◆ PROVIDED DATA:
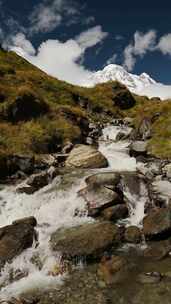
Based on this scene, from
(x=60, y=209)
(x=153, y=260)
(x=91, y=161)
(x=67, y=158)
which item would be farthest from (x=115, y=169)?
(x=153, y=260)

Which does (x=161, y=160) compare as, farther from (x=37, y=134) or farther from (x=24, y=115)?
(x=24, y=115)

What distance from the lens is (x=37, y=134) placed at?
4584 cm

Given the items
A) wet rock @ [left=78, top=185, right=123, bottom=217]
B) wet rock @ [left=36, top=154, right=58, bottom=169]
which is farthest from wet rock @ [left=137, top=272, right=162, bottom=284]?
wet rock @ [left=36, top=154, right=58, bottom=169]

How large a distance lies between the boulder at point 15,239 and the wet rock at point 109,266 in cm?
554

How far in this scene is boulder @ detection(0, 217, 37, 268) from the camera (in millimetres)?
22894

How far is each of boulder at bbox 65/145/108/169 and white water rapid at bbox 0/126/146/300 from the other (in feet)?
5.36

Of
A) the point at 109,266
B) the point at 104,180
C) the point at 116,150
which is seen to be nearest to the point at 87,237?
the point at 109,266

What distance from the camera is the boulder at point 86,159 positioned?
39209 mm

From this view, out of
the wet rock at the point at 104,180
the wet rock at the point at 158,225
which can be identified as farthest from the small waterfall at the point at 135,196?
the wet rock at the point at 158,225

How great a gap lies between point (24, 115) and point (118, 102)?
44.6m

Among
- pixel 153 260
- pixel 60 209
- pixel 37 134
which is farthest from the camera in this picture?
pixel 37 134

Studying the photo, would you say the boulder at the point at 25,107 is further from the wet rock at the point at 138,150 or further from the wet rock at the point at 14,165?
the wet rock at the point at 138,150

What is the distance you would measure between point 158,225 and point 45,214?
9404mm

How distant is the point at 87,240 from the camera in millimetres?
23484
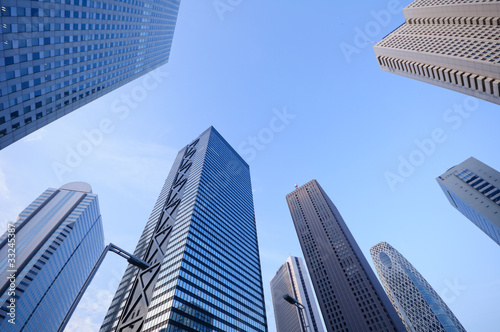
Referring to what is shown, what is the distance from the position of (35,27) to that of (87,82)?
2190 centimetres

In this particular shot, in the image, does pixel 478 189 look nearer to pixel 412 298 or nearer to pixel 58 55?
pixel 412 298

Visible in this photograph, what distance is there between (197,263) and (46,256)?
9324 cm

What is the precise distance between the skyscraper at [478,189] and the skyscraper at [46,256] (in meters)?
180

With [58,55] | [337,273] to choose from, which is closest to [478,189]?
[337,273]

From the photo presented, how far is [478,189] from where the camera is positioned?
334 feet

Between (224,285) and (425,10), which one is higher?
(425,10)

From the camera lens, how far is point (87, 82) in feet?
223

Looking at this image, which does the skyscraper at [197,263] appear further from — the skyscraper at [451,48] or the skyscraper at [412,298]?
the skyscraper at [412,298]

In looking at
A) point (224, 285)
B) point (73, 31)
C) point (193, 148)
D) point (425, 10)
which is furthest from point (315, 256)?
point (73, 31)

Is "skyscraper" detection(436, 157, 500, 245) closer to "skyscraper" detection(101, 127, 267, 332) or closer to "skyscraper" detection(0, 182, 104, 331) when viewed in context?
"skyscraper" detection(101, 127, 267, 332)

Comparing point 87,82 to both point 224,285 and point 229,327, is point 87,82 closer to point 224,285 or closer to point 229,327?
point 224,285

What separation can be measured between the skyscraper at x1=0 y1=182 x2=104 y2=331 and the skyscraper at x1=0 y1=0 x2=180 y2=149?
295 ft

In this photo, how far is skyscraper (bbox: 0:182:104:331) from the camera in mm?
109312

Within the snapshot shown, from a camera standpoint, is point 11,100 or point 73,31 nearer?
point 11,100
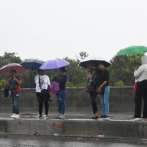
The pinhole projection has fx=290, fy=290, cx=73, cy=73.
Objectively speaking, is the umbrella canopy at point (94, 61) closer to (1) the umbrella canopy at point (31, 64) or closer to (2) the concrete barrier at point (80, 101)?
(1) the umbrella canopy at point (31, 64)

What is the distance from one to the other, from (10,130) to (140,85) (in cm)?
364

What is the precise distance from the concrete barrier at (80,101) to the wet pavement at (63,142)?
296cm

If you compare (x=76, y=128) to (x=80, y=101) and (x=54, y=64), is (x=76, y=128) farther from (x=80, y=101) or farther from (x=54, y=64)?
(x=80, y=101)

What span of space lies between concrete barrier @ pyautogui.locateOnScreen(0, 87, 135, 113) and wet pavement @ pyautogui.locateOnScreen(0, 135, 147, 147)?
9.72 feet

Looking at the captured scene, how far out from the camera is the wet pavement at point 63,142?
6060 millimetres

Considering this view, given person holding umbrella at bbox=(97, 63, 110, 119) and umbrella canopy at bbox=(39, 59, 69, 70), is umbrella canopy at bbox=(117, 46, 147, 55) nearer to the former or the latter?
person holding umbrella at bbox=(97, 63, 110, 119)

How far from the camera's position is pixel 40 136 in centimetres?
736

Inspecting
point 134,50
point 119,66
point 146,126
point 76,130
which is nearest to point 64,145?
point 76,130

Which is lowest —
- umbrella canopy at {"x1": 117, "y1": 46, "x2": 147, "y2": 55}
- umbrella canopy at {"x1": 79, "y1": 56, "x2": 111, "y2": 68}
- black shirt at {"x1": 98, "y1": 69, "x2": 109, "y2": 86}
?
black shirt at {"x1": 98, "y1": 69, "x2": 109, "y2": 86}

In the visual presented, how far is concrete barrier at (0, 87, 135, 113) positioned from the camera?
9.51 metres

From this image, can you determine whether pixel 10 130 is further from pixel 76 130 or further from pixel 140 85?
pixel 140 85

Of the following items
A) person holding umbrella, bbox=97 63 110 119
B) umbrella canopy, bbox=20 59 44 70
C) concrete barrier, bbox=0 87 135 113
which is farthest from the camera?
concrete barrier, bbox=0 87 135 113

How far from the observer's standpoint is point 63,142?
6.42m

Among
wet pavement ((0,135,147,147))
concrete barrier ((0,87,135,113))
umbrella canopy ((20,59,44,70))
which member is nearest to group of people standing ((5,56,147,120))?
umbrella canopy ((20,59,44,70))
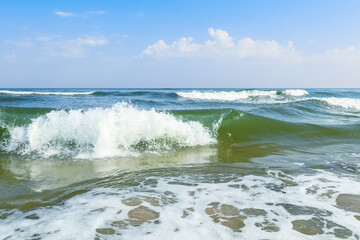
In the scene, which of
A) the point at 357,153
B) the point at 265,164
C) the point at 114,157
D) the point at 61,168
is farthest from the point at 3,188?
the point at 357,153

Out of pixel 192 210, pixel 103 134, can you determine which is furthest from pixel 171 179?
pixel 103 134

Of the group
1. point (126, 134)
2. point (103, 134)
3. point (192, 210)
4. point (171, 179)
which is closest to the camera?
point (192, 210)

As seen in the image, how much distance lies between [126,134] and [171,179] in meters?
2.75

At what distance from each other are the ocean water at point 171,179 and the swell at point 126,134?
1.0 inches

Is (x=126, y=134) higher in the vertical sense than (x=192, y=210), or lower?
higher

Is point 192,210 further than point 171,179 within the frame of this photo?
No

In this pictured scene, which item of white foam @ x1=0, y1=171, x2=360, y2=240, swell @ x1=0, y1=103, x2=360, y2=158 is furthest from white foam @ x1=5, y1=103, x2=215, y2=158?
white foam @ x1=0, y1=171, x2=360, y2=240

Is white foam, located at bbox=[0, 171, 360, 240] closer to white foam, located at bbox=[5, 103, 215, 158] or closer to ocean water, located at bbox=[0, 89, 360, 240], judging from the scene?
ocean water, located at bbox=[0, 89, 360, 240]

◆ EXERCISE REQUIREMENTS: Render every line of the records above as a JSON list of strings, one string per line, omitting blank lines and leaving out the pictures.

◆ SOLUTION:
[
  "Based on this scene, from",
  "(x=60, y=209)",
  "(x=153, y=260)",
  "(x=91, y=161)",
  "(x=67, y=158)",
  "which item would be farthest from (x=115, y=169)?",
  "(x=153, y=260)",
  "Which does (x=161, y=160) compare as, farther from (x=37, y=134) or farther from (x=24, y=115)?",
  "(x=24, y=115)",
  "What distance from the lens is (x=37, y=134) placed at?",
  "4584 cm",
  "Given the items",
  "A) wet rock @ [left=78, top=185, right=123, bottom=217]",
  "B) wet rock @ [left=36, top=154, right=58, bottom=169]",
  "which is farthest from wet rock @ [left=137, top=272, right=162, bottom=284]?",
  "wet rock @ [left=36, top=154, right=58, bottom=169]",
  "How large a distance lies between the boulder at point 15,239 and the wet rock at point 109,266 in cm?",
  "554",
  "How far in this scene is boulder @ detection(0, 217, 37, 268) from the camera (in millimetres)?",
  "22894",
  "How far is each of boulder at bbox 65/145/108/169 and white water rapid at bbox 0/126/146/300 from the other (in feet)?",
  "5.36",
  "Of",
  "A) the point at 109,266",
  "B) the point at 104,180",
  "C) the point at 116,150",
  "which is seen to be nearest to the point at 87,237?",
  "the point at 109,266",
  "What distance from the camera is the boulder at point 86,159 positioned?",
  "39209 mm",
  "From this view, out of",
  "the wet rock at the point at 104,180",
  "the wet rock at the point at 158,225",
  "which can be identified as farthest from the small waterfall at the point at 135,196?",
  "the wet rock at the point at 158,225",
  "How great a gap lies between point (24, 115) and point (118, 102)?",
  "44.6m",
  "Among",
  "- pixel 153 260",
  "- pixel 60 209",
  "- pixel 37 134",
  "which is farthest from the camera in this picture?",
  "pixel 37 134",
  "Studying the photo, would you say the boulder at the point at 25,107 is further from the wet rock at the point at 138,150 or further from the wet rock at the point at 14,165?",
  "the wet rock at the point at 138,150",
  "What is the distance you would measure between point 158,225 and point 45,214?",
  "9404mm",
  "How distant is the point at 87,240 from the camera in millimetres?",
  "23484",
  "Referring to what is shown, what is the distance from the position of (35,27) to that of (87,82)?",
  "2190 centimetres",
  "In this particular shot, in the image, does pixel 478 189 look nearer to pixel 412 298 or nearer to pixel 58 55?",
  "pixel 412 298",
  "Visible in this photograph, what distance is there between (197,263) and (46,256)?",
  "9324 cm",
  "What is the precise distance between the skyscraper at [478,189] and the skyscraper at [46,256] (in meters)?",
  "180",
  "With [58,55] | [337,273] to choose from, which is closest to [478,189]?",
  "[337,273]",
  "From the photo presented, how far is [478,189] from where the camera is positioned?",
  "334 feet",
  "Between (224,285) and (425,10), which one is higher?",
  "(425,10)",
  "From the camera lens, how far is point (87, 82) in feet?",
  "223",
  "Looking at this image, which does the skyscraper at [197,263] appear further from — the skyscraper at [451,48] or the skyscraper at [412,298]?",
  "the skyscraper at [412,298]",
  "In looking at",
  "A) point (224, 285)",
  "B) point (73, 31)",
  "C) point (193, 148)",
  "D) point (425, 10)",
  "which is furthest from point (315, 256)?",
  "point (73, 31)",
  "Is \"skyscraper\" detection(436, 157, 500, 245) closer to \"skyscraper\" detection(101, 127, 267, 332) or closer to \"skyscraper\" detection(0, 182, 104, 331) when viewed in context?",
  "\"skyscraper\" detection(101, 127, 267, 332)",
  "Comparing point 87,82 to both point 224,285 and point 229,327, is point 87,82 closer to point 224,285 or closer to point 229,327?",
  "point 224,285",
  "What separation can be measured between the skyscraper at x1=0 y1=182 x2=104 y2=331 and the skyscraper at x1=0 y1=0 x2=180 y2=149?",
  "295 ft",
  "In this photo, how far is skyscraper (bbox: 0:182:104:331) from the camera in mm?",
  "109312",
  "Within the snapshot shown, from a camera standpoint, is point 11,100 or point 73,31 nearer?",
  "point 11,100",
  "The pinhole projection has fx=290, fy=290, cx=73, cy=73.",
  "Objectively speaking, is the umbrella canopy at point (94, 61) closer to (1) the umbrella canopy at point (31, 64) or closer to (2) the concrete barrier at point (80, 101)?",
  "(1) the umbrella canopy at point (31, 64)",
  "What is the distance from one to the other, from (10,130) to (140,85) (in cm)?",
  "364",
  "What is the precise distance from the concrete barrier at (80,101) to the wet pavement at (63,142)?",
  "296cm",
  "If you compare (x=76, y=128) to (x=80, y=101) and (x=54, y=64), is (x=76, y=128) farther from (x=80, y=101) or farther from (x=54, y=64)?",
  "(x=80, y=101)",
  "What span of space lies between concrete barrier @ pyautogui.locateOnScreen(0, 87, 135, 113) and wet pavement @ pyautogui.locateOnScreen(0, 135, 147, 147)?",
  "9.72 feet",
  "Looking at the captured scene, how far out from the camera is the wet pavement at point 63,142?",
  "6060 millimetres",
  "Considering this view, given person holding umbrella at bbox=(97, 63, 110, 119) and umbrella canopy at bbox=(39, 59, 69, 70), is umbrella canopy at bbox=(117, 46, 147, 55) nearer to the former or the latter?",
  "person holding umbrella at bbox=(97, 63, 110, 119)",
  "How far from the camera's position is pixel 40 136 in centimetres?",
  "736",
  "Inspecting",
  "point 134,50",
  "point 119,66",
  "point 146,126",
  "point 76,130",
  "which is nearest to point 64,145?",
  "point 76,130",
  "Which is lowest —",
  "- umbrella canopy at {\"x1\": 117, \"y1\": 46, \"x2\": 147, \"y2\": 55}",
  "- umbrella canopy at {\"x1\": 79, \"y1\": 56, \"x2\": 111, \"y2\": 68}",
  "- black shirt at {\"x1\": 98, \"y1\": 69, \"x2\": 109, \"y2\": 86}",
  "?",
  "black shirt at {\"x1\": 98, \"y1\": 69, \"x2\": 109, \"y2\": 86}",
  "In the visual presented, how far is concrete barrier at (0, 87, 135, 113) positioned from the camera?",
  "9.51 metres",
  "From this image, can you determine whether pixel 10 130 is further from pixel 76 130 or further from pixel 140 85?",
  "pixel 140 85",
  "Of the following items",
  "A) person holding umbrella, bbox=97 63 110 119",
  "B) umbrella canopy, bbox=20 59 44 70",
  "C) concrete barrier, bbox=0 87 135 113",
  "which is farthest from the camera?",
  "concrete barrier, bbox=0 87 135 113",
  "How far from the observer's standpoint is point 63,142?",
  "6.42m",
  "Among",
  "wet pavement ((0,135,147,147))",
  "concrete barrier ((0,87,135,113))",
  "umbrella canopy ((20,59,44,70))",
  "which member is nearest to group of people standing ((5,56,147,120))?",
  "umbrella canopy ((20,59,44,70))",
  "In the scene, which of",
  "A) the point at 357,153",
  "B) the point at 265,164",
  "C) the point at 114,157",
  "D) the point at 61,168",
  "is farthest from the point at 3,188?",
  "the point at 357,153",
  "Out of pixel 192 210, pixel 103 134, can you determine which is furthest from pixel 171 179?",
  "pixel 103 134",
  "Of the group",
  "1. point (126, 134)",
  "2. point (103, 134)",
  "3. point (192, 210)",
  "4. point (171, 179)",
  "which is closest to the camera?",
  "point (192, 210)",
  "As seen in the image, how much distance lies between [126,134] and [171,179] in meters?",
  "2.75",
  "At what distance from each other are the ocean water at point 171,179 and the swell at point 126,134?",
  "1.0 inches",
  "Is (x=126, y=134) higher in the vertical sense than (x=192, y=210), or lower?",
  "higher",
  "Is point 192,210 further than point 171,179 within the frame of this photo?",
  "No",
  "In this pictured scene, which item of white foam @ x1=0, y1=171, x2=360, y2=240, swell @ x1=0, y1=103, x2=360, y2=158 is furthest from white foam @ x1=5, y1=103, x2=215, y2=158?",
  "white foam @ x1=0, y1=171, x2=360, y2=240",
  "Is white foam, located at bbox=[0, 171, 360, 240] closer to white foam, located at bbox=[5, 103, 215, 158] or closer to ocean water, located at bbox=[0, 89, 360, 240], judging from the scene?",
  "ocean water, located at bbox=[0, 89, 360, 240]"
]